*Consigne 1*
Selon l'extrait sur l'abaissement de la majorité pénale, quel mandat Christian Estrosi exerçait-il lorsqu'il a déposé sa proposition de loi fin 2010 ?
*Consigne 2*
Prolongez l'extrait sur l'abaissement de la majorité pénale en reprenant juste après sa dernière phrase.

*Extrait fourni*
+ + + + +
Alors que les tensions se poursuivent dans certains quartiers, conséquences des graves blessures infligées au jeune Théo lors d’un contrôle de police, François Fillon reprend donc une des propositions phares de celui qui le nommait son « collaborateur ». L’abaissement de la majorité pénale est-elle la contrepartie d’un appui en coulisses de Nicolas Sarkozy au candidat LR en pleine tourmente? Difficile à dire pour le moment. Une chose est sûre, la proposition ne faisait pas partie du programme de François Fillon mais de Nicolas Sarkozy. L’ancien chef de l’Etat l’avait même défendue lors de la campagne de 2007 et de 2012.

Une proposition avortée plusieurs fois

« J’en ai rêvé, et François Fillon serait prêt à le faire «  s’est félicité Christian Estrosi, président LR du conseil régional de Provence-Alpes-Côte d’Azur. Fin 2010, alors député LR, il avait déposé, sans succès, une proposition de loi visant à renverser l’excuse de minorité. Ce principe implique que la peine appliquée à un mineur de plus de 16 ans est divisée par deux par rapport à des majeurs, sauf exception. L’exception serait alors devenue la règle. Durant le quinquennat de Nicolas Sarkozy, le sénateur LR Serge Dassault avait, lui aussi, manifesté sa volonté de déposer un texte dans ce sens.
+ + + + +
*Entrées enregistrées*
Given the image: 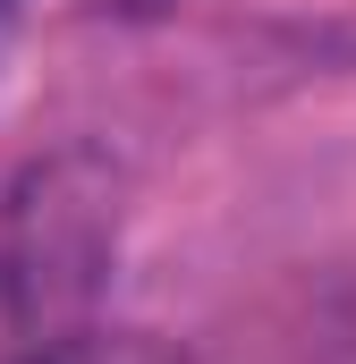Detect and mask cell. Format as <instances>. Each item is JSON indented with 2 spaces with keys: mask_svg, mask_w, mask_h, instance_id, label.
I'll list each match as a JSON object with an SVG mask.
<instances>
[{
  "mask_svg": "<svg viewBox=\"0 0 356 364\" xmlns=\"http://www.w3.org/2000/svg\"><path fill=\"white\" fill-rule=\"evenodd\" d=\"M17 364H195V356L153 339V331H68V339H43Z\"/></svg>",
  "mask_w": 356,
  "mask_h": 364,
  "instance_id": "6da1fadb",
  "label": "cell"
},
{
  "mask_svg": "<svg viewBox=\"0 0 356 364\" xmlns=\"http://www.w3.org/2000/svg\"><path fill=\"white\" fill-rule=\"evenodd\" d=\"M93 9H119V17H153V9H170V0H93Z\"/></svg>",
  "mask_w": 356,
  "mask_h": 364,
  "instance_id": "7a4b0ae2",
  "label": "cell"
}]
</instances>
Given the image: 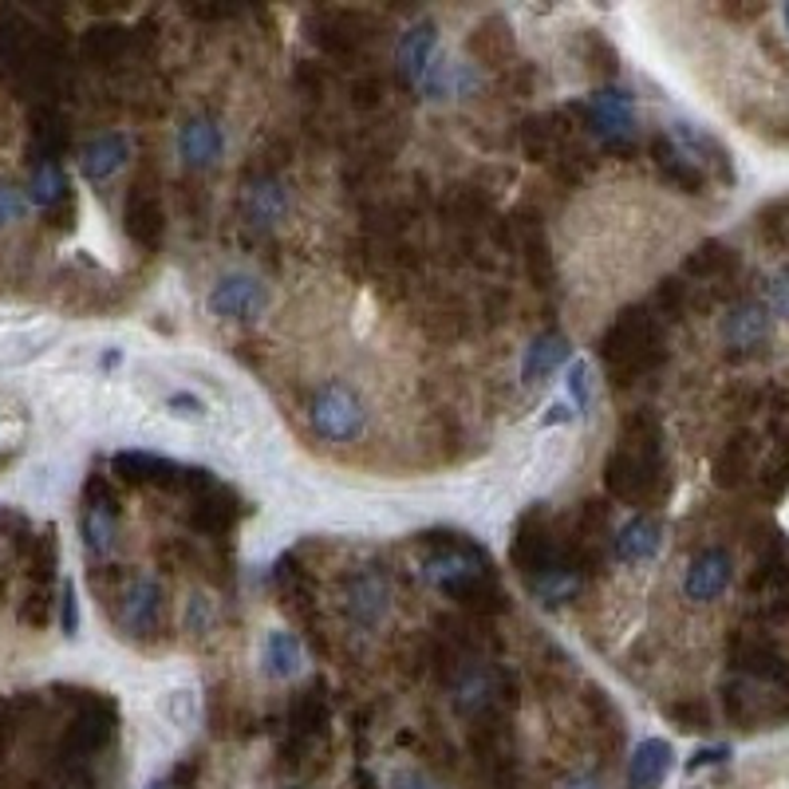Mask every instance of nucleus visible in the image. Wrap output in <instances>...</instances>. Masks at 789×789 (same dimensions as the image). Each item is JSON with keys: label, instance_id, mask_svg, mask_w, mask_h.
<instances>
+ + + + +
*Réponse attendue 1*
Il était alors député LR.

*Réponse attendue 2*
L’ordonnance du 2 février 1945 atténuée par plusieurs lois

La philosophie de l’ordonnance du 2 février 1945, rédigée sous la présidence du général de Gaulle, fixe la spécialisation des juridictions pour mineurs, la primauté de l’éducation sur la répression et l’atténuation de la peine en raison de la minorité. Depuis les lois Perben I (2002) et II (2004) ou encore la loi du 5 mars 2007 et celle du 10 août 2011 sur la justice pénale et le jugement des mineurs ont atténué la spécificité du droit pénal des mineurs. Comme la réintroduction de la détention provisoire à partir de 13 ans, des peines-plancher, et la suppression automatique de l’excuse atténuante de responsabilité pour les mineurs de 16 ans encourant au moins 7 ans d’emprisonnement.

Que changerait l’abaissement de majorité pénale ?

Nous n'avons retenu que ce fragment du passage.